Sur l’asile en France

Avis adopté par l’Assemblée plénière de la CNCDH

c) En ce qui concerne les conditions d’accueil des demandeurs d’asile

28. La CNCDH prend acte de l’évolution en faveur d’un statut protecteur des demandeurs d’asile, qui va notamment en matière d’accès à l’emploi, au delà des garanties qui leur sont reconnues en France actuellement. Toutefois ce statut reste, en l’état de la proposition en deçà du seuil minimal de droits dont elle a recommandé l’adoption sur le territoire national dans son chapitre II . Aussi, si elle invite le gouvernement à soutenir la proposition de directive communautaire, elle souhaite qu’il œuvre pour l’amender afin d’atteindre le seuil minimal de protection précédemment recommandé dans le cadre national.

C. Le contenu des protections au titre de l’asile

a) En ce qui concerne la protection au titre de la Convention de Genève

29. La CNCDH déplore que l’examen de la question de fond essentielle relative aux critères d’éligibilité au statut soit reporté à plus tard. En tout état de cause, elle rappelle que l’Union européenne ne saurait, sous couvert d’interprétation de la Convention de Genève, ajouter des normes contraires à cette Convention qui est un instrument international de protection des réfugiés.
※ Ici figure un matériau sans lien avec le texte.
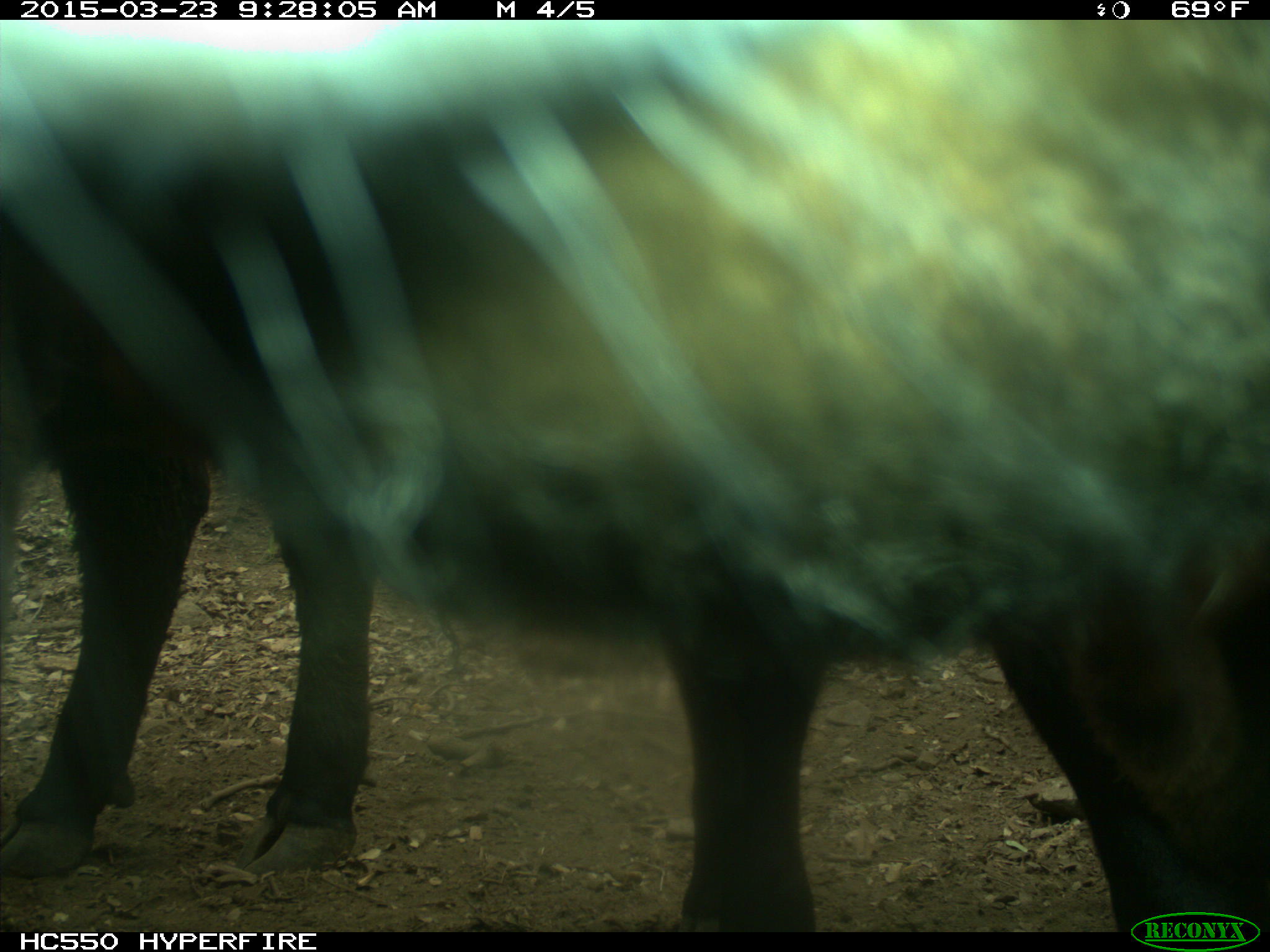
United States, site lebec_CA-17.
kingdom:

Elle réaffirme à cet égard avec le HCR que « le critère essentiel d’octroi de la protection internationales est le risque d’un grave péril – la présence d’une crainte fondée de persécution -indépendamment de l’agent de persécution » et que « ceux qui remplissent les critères du statut de réfugié doivent jouir de l’intégralité des droits prévus dans cette convention et ne doivent pas se voir offrir en lieu et place de ce statut une forme de protection de seconde catégorie ».

30. Aussi, comme elle l’avait déjà dit notamment dans une précédente note d’orientation du 3 juillet 1997, elle recommande une nouvelle fois de faire prévaloir une interprétation de la Convention de Genève qui ne limite pas son application aux demandeurs éprouvant des craintes de persécution par rapport aux autorités publiques et souhaite que le gouvernement œuvre pour que cette interprétation s’impose dans l’ensemble de l’Union par son inscription dans un texte communautaire.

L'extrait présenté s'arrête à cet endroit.